### Listed records
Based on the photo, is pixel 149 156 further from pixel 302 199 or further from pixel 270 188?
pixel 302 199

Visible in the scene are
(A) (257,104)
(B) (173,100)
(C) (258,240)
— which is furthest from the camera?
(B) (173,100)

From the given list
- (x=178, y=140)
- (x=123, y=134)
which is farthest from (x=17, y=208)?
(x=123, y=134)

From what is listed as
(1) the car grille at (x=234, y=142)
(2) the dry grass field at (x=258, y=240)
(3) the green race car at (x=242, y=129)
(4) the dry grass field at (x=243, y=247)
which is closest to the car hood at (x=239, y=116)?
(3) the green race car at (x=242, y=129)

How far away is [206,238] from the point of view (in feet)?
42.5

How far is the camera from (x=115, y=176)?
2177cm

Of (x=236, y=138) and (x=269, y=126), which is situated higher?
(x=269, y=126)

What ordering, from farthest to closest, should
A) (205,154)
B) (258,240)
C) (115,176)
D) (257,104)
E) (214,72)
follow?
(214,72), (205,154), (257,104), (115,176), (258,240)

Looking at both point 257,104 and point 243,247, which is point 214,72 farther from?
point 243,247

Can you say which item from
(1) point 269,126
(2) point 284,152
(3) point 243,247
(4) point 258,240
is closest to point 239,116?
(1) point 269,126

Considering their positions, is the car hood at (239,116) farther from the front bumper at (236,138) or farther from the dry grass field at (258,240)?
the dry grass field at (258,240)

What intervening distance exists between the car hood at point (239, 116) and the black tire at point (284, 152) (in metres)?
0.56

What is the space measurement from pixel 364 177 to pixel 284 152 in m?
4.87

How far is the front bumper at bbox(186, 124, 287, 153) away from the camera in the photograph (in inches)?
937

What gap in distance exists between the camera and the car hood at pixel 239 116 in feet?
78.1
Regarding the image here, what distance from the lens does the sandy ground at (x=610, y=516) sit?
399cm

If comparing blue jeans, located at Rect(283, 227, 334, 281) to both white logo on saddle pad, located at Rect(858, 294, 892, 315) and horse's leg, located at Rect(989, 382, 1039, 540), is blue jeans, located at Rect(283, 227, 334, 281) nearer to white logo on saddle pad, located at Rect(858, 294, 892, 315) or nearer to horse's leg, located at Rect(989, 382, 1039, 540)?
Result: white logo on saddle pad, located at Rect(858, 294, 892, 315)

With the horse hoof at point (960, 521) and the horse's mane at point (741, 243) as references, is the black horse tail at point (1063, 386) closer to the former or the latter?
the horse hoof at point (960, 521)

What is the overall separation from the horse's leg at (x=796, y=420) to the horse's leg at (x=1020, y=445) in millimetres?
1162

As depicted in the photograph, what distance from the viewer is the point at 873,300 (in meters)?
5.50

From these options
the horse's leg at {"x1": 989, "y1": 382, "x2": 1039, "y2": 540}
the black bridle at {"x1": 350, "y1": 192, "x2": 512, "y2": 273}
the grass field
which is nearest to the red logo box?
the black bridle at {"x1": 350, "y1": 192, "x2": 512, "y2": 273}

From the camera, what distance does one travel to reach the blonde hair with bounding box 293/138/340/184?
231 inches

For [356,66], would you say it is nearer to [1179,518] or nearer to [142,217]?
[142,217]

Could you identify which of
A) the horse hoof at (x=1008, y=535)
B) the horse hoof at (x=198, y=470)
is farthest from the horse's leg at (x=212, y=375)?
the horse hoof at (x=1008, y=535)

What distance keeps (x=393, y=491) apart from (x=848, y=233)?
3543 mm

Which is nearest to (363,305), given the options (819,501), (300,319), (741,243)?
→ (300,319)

### Task description
Lay out every line of the entries above as a numbered list, skipping the blank lines.

### Response to this exercise
1. Based on the photo, is pixel 149 156 further from pixel 302 199 or further from pixel 270 188?
2. pixel 302 199
3. Visible in the scene are
4. (A) (257,104)
5. (B) (173,100)
6. (C) (258,240)
7. — which is furthest from the camera?
8. (B) (173,100)
9. From the given list
10. - (x=178, y=140)
11. - (x=123, y=134)
12. which is farthest from (x=17, y=208)?
13. (x=123, y=134)
14. From what is listed as
15. (1) the car grille at (x=234, y=142)
16. (2) the dry grass field at (x=258, y=240)
17. (3) the green race car at (x=242, y=129)
18. (4) the dry grass field at (x=243, y=247)
19. which is closest to the car hood at (x=239, y=116)?
20. (3) the green race car at (x=242, y=129)
21. How far away is [206,238] from the point of view (in feet)?
22. 42.5
23. How far is the camera from (x=115, y=176)?
24. 2177cm
25. Of (x=236, y=138) and (x=269, y=126), which is situated higher?
26. (x=269, y=126)
27. What ordering, from farthest to closest, should
28. A) (205,154)
29. B) (258,240)
30. C) (115,176)
31. D) (257,104)
32. E) (214,72)
33. follow?
34. (214,72), (205,154), (257,104), (115,176), (258,240)
35. Looking at both point 257,104 and point 243,247, which is point 214,72 farther from?
36. point 243,247
37. Can you say which item from
38. (1) point 269,126
39. (2) point 284,152
40. (3) point 243,247
41. (4) point 258,240
42. is closest to point 239,116?
43. (1) point 269,126
44. Considering their positions, is the car hood at (239,116) farther from the front bumper at (236,138) or farther from the dry grass field at (258,240)?
45. the dry grass field at (258,240)
46. What intervening distance exists between the car hood at point (239, 116) and the black tire at point (284, 152) (in metres)?
47. 0.56
48. What is the space measurement from pixel 364 177 to pixel 284 152 in m?
49. 4.87
50. How far is the front bumper at bbox(186, 124, 287, 153) away from the camera in the photograph (in inches)?
51. 937
52. What gap in distance exists between the camera and the car hood at pixel 239 116 in feet?
53. 78.1
54. Regarding the image here, what distance from the lens does the sandy ground at (x=610, y=516) sit?
55. 399cm
56. If comparing blue jeans, located at Rect(283, 227, 334, 281) to both white logo on saddle pad, located at Rect(858, 294, 892, 315) and horse's leg, located at Rect(989, 382, 1039, 540), is blue jeans, located at Rect(283, 227, 334, 281) nearer to white logo on saddle pad, located at Rect(858, 294, 892, 315) or nearer to horse's leg, located at Rect(989, 382, 1039, 540)?
57. Result: white logo on saddle pad, located at Rect(858, 294, 892, 315)
58. With the horse hoof at point (960, 521) and the horse's mane at point (741, 243) as references, is the black horse tail at point (1063, 386) closer to the former or the latter?
59. the horse hoof at point (960, 521)
60. What is the overall separation from the horse's leg at (x=796, y=420) to the horse's leg at (x=1020, y=445) in millimetres?
61. 1162
62. As depicted in the photograph, what distance from the viewer is the point at 873,300 (in meters)?
63. 5.50
64. From these options
65. the horse's leg at {"x1": 989, "y1": 382, "x2": 1039, "y2": 540}
66. the black bridle at {"x1": 350, "y1": 192, "x2": 512, "y2": 273}
67. the grass field
68. which is nearest to the red logo box?
69. the black bridle at {"x1": 350, "y1": 192, "x2": 512, "y2": 273}
70. From the camera, what distance does one travel to reach the blonde hair with bounding box 293/138/340/184?
71. 231 inches
72. For [356,66], would you say it is nearer to [1179,518] or nearer to [142,217]?
73. [142,217]
74. Could you identify which of
75. A) the horse hoof at (x=1008, y=535)
76. B) the horse hoof at (x=198, y=470)
77. is farthest from the horse's leg at (x=212, y=375)?
78. the horse hoof at (x=1008, y=535)
79. What distance keeps (x=393, y=491) apart from (x=848, y=233)?
80. 3543 mm
81. Which is nearest to (363,305), given the options (819,501), (300,319), (741,243)?
82. → (300,319)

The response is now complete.